Step 4: Make Steady Changes

Even though you are working on the big picture, for psychological reasons a series of small victories is desirable. In essence, you are training your brain to succeed. Most of us, having been defeated by old conditioning, take the course of least resistance, not realizing that we are training our brains into pathways that rob us of free will over time.

So begin with a victory you can define and which means something to you. Skip red meat for a week. Take the stairs, not the elevator. If you’re very out of shape, walk 10 minutes every day and gradually build up your time. Put down your fork halfway through your meal, take a few deep breaths, and ask yourself if you’re still hungry. If you work at a desk, make it a rule to always stand or pace when you’re on the phone. Over time, what seem like baby steps produce new physiological changes in every cell of the body. Trillions of cells are eavesdropping on your every thought and action. Instead of pretending that your body doesn’t know what you’re doing, make yourself the gift of delivering good news to your cells.

## The data
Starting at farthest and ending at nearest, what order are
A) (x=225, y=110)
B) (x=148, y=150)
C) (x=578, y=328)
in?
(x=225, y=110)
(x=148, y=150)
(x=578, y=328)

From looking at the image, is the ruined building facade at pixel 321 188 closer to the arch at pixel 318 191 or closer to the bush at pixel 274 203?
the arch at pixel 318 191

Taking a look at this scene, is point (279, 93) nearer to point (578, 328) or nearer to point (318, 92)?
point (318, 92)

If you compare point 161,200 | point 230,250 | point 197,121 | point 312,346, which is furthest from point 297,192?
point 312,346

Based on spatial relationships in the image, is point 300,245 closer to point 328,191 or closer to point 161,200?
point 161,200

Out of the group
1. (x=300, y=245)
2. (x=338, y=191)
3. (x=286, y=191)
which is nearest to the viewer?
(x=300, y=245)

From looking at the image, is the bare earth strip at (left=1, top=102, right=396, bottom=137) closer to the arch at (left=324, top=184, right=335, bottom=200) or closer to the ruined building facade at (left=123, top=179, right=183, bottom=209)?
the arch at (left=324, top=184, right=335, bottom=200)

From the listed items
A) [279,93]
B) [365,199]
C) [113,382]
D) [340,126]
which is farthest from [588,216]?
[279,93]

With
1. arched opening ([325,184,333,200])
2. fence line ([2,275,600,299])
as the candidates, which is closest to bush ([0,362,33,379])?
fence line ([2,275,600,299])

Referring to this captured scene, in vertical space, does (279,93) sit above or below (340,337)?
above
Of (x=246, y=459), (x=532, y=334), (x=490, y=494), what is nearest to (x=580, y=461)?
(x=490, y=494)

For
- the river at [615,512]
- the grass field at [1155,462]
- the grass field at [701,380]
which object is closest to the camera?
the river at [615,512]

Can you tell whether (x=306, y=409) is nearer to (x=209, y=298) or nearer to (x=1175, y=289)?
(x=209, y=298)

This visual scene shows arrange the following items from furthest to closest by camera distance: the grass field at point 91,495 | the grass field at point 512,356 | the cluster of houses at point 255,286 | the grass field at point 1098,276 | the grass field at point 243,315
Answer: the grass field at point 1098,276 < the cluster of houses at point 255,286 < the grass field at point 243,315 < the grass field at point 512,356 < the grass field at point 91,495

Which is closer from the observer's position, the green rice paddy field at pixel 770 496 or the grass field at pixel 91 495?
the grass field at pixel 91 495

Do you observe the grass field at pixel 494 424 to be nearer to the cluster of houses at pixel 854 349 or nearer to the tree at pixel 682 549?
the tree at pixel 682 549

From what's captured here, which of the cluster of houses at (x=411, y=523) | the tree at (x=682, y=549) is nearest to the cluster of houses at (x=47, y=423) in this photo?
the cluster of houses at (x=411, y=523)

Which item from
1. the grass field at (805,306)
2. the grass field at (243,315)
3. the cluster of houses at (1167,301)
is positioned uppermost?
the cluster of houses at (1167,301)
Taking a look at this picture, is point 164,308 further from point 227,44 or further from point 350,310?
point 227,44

## Your goal
Decide whether each statement below agrees with the Step 4 text above. Answer yes or no for each and quote the deciding words of the text exactly. 1. The text recommends taking the elevator rather than the stairs. 2. The text suggests that someone very out of shape walk 10 minutes every day. 3. The text says a series of small victories is undesirable for psychological reasons.

## Exercise solution
1. No: "Take the stairs, not the elevator."
2. Yes: "If you’re very out of shape, walk 10 minutes every day and gradually build up your time."
3. No: "for psychological reasons a series of small victories is desirable."